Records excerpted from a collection
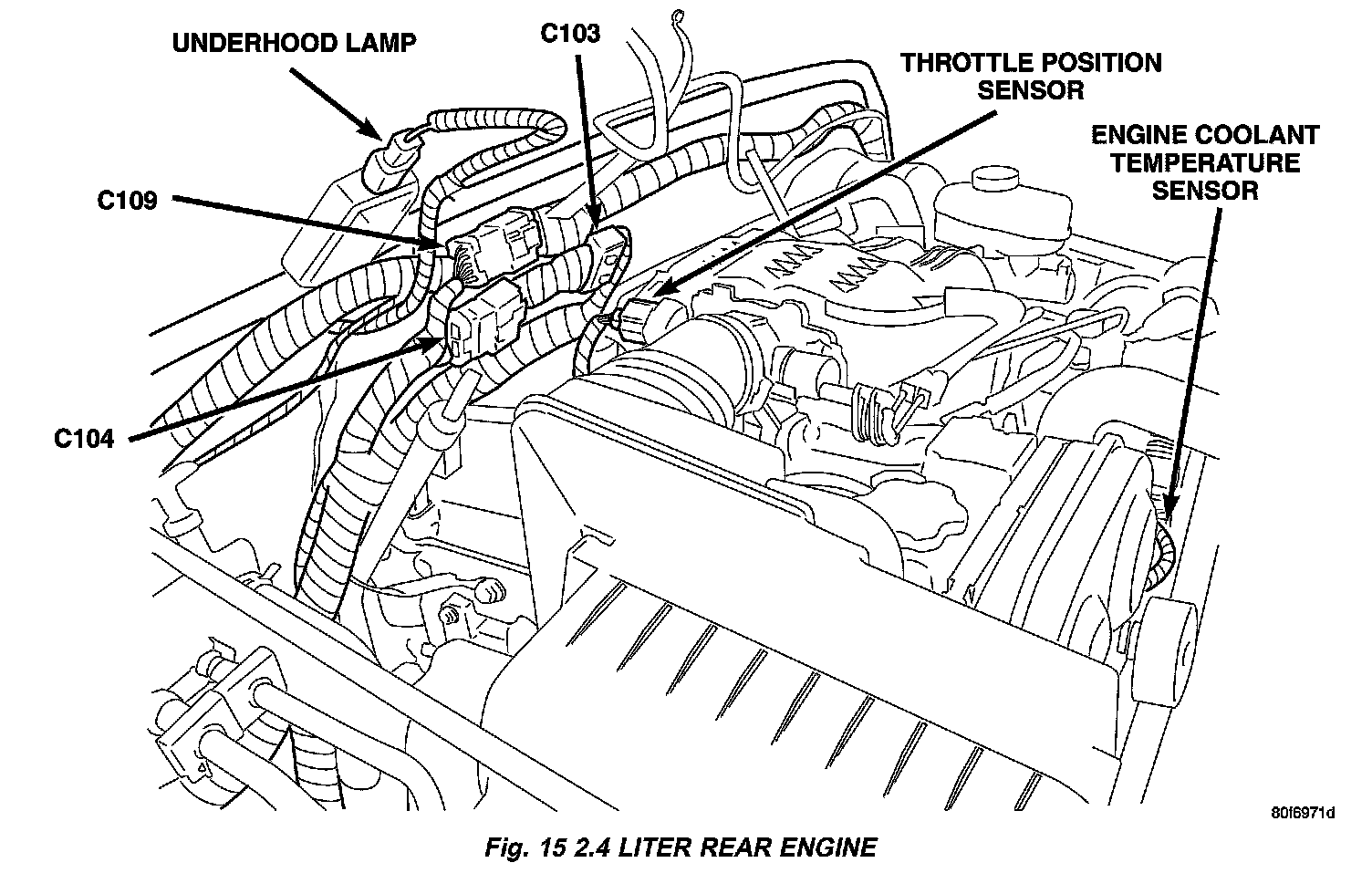 UNDERHOOD LAMP

C103

THROTTLE POSITION SENSOR

ENGINE COOLANT TEMPERATURE SENSOR

C109

C104

80f6971d

Fig. 15 2.4 LITER REAR ENGINE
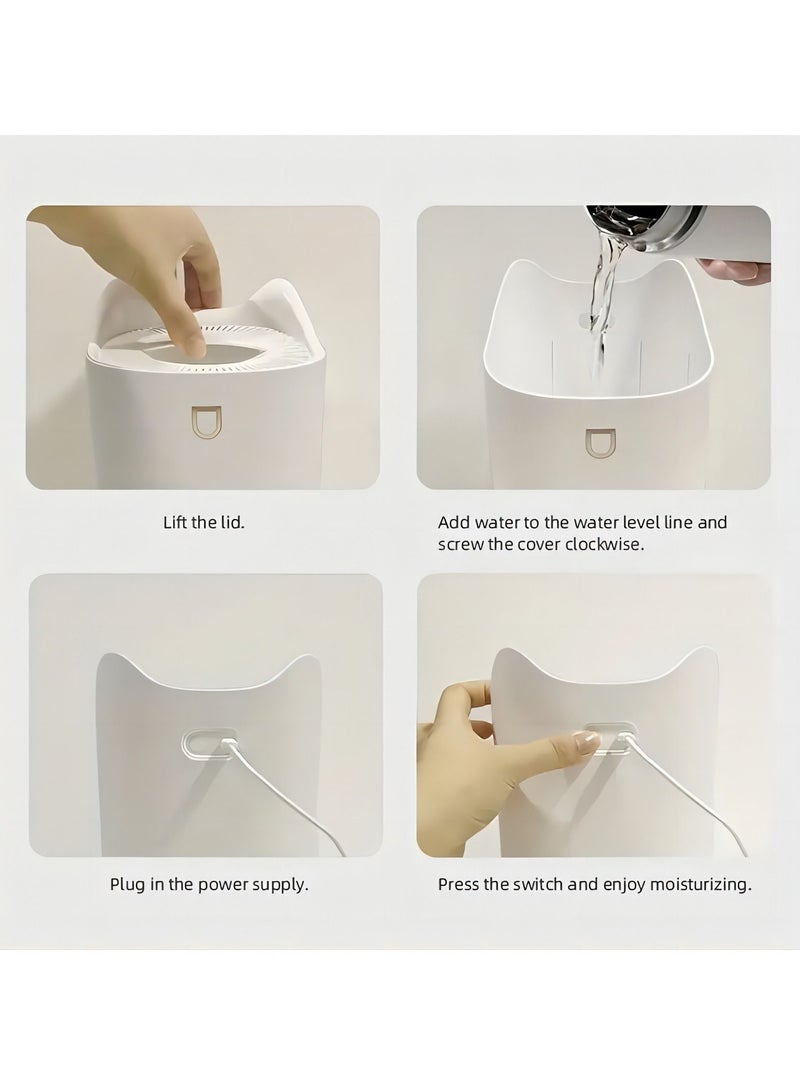 Lift the lid.

Add water to the water level line and screw the cover clockwise.

Plug in the power supply.

Press the switch and enjoy moisturizing.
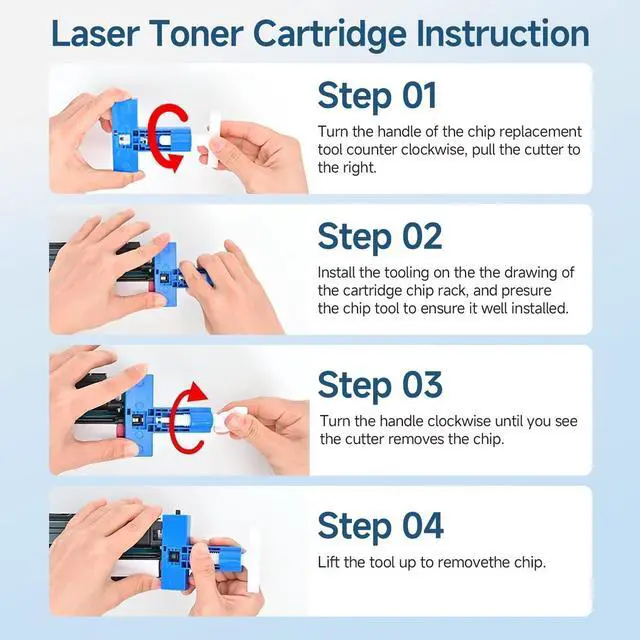 Laser Toner Cartridge Instruction

Step 01

Turn the handle of the chip replacement tool counter clockwise, pull the cutter to the right.

Step 02

Install the tooling on the the drawing of the cartridge chip rack, and presure the chip tool to ensure it well installed.

Step 03

Turn the handle clockwise until you see the cutter removes the chip.

Step 04

Lift the tool up to removethe chip.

• **ACTION ITEM**
Leave out the pictures, and extract exactly the lines from the one with "Plug in the power supply." through the end of the records, both ends included.

• **EXERCISE SOLUTION**
Plug in the power supply.

Press the switch and enjoy moisturizing.
 Laser Toner Cartridge Instruction

Step 01

Turn the handle of the chip replacement tool counter clockwise, pull the cutter to the right.

Step 02

Install the tooling on the the drawing of the cartridge chip rack, and presure the chip tool to ensure it well installed.

Step 03

Turn the handle clockwise until you see the cutter removes the chip.

Step 04

Lift the tool up to removethe chip.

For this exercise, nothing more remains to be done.